* OBJECTIVE:
Pick out every line of the data below that contains the word "closer". Case counts.

--- start LISTING ---

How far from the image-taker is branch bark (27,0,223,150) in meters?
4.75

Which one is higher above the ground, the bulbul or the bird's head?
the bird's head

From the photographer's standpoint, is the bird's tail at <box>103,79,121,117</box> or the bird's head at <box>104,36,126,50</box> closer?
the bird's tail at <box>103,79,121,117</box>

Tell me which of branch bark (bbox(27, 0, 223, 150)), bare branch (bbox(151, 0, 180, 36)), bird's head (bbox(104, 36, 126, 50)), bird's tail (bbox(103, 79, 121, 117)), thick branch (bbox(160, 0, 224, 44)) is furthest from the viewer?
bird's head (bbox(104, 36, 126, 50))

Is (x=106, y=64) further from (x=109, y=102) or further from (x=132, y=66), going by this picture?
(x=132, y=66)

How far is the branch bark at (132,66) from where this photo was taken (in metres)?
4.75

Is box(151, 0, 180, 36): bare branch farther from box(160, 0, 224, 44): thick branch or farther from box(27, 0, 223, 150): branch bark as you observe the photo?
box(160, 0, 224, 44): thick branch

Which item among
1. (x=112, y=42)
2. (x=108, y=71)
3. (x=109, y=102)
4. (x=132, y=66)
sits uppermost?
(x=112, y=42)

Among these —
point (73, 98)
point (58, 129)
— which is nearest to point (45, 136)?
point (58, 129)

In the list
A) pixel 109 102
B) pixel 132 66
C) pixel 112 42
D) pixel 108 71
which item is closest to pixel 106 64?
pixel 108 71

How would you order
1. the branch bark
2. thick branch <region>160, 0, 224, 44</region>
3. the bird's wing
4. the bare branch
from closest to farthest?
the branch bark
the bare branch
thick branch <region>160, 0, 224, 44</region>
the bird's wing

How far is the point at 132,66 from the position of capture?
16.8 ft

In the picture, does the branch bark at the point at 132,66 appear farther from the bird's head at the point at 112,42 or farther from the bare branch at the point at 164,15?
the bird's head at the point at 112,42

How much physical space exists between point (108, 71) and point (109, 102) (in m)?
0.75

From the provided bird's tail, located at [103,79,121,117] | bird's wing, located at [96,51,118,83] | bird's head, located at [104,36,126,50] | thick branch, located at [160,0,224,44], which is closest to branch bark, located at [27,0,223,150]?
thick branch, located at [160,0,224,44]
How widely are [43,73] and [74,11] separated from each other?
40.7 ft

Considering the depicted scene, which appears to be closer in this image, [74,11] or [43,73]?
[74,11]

--- end LISTING ---
--- start LISTING ---

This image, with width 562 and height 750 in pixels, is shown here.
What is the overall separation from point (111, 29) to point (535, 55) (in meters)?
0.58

--- end LISTING ---

* EXPECTED ANSWER:
From the photographer's standpoint, is the bird's tail at <box>103,79,121,117</box> or the bird's head at <box>104,36,126,50</box> closer?
Considering the depicted scene, which appears to be closer in this image, [74,11] or [43,73]?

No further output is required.